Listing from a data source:
## Start
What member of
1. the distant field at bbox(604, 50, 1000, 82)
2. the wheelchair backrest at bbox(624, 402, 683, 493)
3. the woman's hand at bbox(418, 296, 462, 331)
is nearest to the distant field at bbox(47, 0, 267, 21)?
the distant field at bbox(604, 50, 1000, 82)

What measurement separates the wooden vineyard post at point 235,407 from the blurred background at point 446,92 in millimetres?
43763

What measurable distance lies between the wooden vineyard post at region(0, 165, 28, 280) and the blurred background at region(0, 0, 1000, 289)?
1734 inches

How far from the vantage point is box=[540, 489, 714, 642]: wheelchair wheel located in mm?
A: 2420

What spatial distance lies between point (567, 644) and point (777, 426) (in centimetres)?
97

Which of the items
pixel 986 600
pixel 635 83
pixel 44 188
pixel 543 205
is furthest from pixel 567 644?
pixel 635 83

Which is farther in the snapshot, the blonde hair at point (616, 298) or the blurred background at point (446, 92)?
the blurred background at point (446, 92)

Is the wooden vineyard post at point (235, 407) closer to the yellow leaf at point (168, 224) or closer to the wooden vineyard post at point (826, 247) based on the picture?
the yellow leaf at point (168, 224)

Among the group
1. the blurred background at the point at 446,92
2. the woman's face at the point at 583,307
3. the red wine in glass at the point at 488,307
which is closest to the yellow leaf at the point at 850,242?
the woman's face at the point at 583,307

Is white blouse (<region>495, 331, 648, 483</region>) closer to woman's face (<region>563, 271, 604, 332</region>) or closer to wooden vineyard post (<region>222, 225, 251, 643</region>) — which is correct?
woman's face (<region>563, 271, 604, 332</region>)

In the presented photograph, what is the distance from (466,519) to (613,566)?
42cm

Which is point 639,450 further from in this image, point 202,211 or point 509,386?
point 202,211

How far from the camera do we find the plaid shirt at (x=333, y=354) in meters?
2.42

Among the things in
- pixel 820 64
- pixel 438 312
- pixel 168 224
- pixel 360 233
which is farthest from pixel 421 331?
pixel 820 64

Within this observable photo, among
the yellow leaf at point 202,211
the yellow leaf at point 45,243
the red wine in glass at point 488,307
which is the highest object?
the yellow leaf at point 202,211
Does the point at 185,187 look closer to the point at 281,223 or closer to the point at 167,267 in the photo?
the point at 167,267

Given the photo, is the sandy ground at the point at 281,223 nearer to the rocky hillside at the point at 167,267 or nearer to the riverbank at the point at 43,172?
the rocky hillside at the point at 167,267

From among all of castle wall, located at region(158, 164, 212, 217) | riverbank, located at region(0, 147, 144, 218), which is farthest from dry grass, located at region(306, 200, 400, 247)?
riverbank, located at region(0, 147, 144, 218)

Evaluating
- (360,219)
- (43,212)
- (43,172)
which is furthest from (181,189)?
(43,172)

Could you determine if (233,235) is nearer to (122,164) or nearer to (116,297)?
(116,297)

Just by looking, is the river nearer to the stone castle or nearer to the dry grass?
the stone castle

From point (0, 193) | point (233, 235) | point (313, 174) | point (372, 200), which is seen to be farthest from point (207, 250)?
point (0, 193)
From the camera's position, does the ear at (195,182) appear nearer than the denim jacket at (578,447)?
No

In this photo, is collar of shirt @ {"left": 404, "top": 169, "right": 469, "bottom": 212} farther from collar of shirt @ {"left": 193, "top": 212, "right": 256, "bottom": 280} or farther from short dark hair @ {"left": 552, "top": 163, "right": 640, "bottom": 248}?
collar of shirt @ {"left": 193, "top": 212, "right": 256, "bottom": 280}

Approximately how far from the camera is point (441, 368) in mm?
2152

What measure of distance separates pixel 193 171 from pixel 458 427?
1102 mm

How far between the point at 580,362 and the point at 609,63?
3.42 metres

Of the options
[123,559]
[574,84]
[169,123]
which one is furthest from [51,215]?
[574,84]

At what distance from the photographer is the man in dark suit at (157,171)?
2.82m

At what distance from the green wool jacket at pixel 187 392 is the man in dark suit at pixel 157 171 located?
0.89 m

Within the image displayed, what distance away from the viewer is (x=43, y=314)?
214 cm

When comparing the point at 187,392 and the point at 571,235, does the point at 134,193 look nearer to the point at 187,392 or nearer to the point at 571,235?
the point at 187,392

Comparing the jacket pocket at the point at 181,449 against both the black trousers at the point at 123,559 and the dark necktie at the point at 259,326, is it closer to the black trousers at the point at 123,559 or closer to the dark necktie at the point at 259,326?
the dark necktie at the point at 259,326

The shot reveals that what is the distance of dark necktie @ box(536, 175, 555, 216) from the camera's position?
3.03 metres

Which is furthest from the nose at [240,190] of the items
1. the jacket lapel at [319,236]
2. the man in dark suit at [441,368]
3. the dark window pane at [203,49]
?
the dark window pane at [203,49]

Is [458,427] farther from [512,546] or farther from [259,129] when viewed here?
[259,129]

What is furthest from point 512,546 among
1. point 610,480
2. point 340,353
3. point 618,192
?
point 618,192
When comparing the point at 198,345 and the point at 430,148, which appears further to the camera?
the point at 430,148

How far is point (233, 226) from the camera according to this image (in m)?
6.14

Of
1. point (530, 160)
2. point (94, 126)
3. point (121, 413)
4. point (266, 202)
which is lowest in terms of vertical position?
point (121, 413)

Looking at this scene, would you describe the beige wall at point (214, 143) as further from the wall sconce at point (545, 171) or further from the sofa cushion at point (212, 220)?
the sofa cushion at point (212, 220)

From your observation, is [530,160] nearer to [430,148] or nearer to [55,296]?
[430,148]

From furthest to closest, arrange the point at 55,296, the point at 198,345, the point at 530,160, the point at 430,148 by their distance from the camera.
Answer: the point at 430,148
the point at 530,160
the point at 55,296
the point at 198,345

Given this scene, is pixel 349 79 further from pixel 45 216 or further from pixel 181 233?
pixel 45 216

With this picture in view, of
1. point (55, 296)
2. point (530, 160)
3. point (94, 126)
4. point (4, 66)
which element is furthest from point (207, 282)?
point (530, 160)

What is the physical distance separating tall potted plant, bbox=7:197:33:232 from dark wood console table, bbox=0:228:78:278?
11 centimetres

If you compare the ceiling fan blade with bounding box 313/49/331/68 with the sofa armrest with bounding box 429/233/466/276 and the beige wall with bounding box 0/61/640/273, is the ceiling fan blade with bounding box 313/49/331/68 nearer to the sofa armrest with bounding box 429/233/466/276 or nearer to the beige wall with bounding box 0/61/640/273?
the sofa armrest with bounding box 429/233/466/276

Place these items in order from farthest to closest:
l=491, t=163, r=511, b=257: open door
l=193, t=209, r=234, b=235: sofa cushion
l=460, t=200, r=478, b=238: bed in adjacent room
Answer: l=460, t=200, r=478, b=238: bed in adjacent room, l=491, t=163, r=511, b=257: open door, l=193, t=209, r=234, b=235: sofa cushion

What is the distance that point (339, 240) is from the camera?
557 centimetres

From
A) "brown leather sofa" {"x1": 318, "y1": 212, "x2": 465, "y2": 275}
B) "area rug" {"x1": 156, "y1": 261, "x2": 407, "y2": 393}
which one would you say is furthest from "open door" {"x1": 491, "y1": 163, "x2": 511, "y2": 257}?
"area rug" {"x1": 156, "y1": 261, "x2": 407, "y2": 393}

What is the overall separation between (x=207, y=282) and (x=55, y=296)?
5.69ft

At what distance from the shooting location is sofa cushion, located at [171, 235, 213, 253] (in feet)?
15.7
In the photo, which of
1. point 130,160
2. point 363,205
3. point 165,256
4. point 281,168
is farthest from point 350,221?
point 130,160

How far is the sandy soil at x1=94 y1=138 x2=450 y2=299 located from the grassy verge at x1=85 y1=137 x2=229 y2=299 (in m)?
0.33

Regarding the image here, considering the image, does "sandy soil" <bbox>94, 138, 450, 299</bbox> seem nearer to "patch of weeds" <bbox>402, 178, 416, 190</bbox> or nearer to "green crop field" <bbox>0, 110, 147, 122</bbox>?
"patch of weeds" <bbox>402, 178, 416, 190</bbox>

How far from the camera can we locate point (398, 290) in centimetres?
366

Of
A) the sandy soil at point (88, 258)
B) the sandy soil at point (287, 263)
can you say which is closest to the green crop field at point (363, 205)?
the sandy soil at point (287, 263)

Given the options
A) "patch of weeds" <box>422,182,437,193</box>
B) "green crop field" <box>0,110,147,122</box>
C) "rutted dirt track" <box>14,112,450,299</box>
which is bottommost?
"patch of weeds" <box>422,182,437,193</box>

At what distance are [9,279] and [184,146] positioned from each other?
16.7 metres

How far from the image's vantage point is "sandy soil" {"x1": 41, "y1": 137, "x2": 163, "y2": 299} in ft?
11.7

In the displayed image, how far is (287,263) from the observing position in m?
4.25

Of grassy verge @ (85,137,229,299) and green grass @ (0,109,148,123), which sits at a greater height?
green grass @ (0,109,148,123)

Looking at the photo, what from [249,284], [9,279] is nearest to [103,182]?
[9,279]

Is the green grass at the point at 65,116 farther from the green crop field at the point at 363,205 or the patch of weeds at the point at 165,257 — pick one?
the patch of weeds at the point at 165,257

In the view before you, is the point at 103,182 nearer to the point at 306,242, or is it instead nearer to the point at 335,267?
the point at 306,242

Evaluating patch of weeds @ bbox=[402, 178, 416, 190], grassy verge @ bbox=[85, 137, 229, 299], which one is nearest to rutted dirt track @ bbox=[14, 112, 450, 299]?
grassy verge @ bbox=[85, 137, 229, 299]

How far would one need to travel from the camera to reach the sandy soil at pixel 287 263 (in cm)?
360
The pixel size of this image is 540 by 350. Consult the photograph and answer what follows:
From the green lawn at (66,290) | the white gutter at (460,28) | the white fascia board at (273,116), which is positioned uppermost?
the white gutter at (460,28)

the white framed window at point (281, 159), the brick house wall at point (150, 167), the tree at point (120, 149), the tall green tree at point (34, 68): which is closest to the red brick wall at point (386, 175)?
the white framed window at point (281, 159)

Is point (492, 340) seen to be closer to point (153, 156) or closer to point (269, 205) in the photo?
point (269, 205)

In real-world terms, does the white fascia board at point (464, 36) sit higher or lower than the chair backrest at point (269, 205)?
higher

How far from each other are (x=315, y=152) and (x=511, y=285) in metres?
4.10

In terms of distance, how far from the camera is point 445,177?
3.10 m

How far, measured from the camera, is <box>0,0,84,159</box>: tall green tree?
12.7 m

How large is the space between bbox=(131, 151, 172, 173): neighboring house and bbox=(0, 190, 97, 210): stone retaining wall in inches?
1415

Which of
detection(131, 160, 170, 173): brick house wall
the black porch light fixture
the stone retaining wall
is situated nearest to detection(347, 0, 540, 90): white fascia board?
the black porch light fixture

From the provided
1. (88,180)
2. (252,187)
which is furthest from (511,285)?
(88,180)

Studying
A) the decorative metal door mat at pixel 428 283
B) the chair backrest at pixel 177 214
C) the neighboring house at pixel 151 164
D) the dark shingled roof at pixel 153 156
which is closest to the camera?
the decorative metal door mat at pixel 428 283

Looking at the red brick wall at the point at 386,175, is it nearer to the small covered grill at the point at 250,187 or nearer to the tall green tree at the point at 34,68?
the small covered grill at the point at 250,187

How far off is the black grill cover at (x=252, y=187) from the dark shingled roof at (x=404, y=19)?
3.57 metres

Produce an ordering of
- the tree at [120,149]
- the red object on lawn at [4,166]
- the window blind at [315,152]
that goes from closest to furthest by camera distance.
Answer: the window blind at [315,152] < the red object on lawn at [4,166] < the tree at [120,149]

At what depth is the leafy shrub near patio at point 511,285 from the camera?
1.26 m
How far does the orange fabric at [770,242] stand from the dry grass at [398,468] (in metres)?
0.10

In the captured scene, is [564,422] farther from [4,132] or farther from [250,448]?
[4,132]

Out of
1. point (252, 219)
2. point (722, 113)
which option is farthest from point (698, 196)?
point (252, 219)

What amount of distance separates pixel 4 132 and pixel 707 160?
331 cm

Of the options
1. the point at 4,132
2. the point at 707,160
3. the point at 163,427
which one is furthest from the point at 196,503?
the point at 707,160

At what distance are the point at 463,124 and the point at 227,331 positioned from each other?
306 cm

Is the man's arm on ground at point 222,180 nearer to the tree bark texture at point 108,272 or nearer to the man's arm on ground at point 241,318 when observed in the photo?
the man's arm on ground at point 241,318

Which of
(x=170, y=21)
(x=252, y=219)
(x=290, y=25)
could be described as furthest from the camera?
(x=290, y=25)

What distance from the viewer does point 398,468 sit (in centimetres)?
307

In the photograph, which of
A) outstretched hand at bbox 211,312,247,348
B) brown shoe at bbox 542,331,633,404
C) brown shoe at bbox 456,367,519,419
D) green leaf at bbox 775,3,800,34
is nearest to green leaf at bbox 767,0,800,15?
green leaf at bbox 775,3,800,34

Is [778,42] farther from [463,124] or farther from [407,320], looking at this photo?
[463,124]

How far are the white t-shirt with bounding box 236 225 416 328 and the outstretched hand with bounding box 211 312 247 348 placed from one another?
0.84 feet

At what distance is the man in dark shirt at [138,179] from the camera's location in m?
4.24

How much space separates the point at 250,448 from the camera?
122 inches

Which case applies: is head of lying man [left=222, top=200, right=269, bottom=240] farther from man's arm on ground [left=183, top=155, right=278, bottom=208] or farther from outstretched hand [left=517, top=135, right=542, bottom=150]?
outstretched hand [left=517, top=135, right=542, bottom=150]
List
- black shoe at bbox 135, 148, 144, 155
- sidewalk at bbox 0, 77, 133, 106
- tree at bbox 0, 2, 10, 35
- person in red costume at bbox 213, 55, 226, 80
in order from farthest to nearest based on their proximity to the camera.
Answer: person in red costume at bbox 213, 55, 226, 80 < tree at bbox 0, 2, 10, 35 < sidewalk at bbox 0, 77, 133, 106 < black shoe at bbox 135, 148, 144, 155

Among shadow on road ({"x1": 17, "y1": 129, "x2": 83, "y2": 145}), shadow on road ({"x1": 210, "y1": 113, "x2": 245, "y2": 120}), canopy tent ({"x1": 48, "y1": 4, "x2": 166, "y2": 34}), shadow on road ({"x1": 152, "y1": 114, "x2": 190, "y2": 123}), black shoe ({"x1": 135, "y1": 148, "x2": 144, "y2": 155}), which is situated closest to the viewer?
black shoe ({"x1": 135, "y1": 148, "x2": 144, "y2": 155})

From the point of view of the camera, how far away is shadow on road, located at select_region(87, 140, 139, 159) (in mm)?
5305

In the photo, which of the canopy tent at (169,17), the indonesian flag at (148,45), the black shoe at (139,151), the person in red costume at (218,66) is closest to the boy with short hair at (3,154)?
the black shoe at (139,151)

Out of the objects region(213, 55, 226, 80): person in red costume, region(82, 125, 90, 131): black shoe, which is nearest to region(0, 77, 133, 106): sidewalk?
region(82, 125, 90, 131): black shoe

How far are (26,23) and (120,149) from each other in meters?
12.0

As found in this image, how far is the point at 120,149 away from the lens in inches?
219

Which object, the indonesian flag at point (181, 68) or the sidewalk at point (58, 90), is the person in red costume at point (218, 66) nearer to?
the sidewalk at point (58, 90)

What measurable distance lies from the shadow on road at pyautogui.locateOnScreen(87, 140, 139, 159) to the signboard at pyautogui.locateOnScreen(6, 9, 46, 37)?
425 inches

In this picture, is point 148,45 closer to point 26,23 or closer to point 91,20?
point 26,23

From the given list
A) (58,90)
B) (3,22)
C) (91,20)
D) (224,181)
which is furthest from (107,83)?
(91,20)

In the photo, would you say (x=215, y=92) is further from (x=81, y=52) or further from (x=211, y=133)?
## End
Stated task |
Update the listing from its first line through the line containing "1734 inches", replacing "blurred background" with "out-of-focus background" and leaving everything else as it is.

Task result |
What member of
1. the distant field at bbox(604, 50, 1000, 82)
2. the wheelchair backrest at bbox(624, 402, 683, 493)
3. the woman's hand at bbox(418, 296, 462, 331)
is nearest to the distant field at bbox(47, 0, 267, 21)?
the distant field at bbox(604, 50, 1000, 82)

What measurement separates the wooden vineyard post at point 235,407 from the out-of-focus background at point 446,92 in millimetres?
43763

What measurable distance lies between the wooden vineyard post at region(0, 165, 28, 280) and the out-of-focus background at region(0, 0, 1000, 289)?
1734 inches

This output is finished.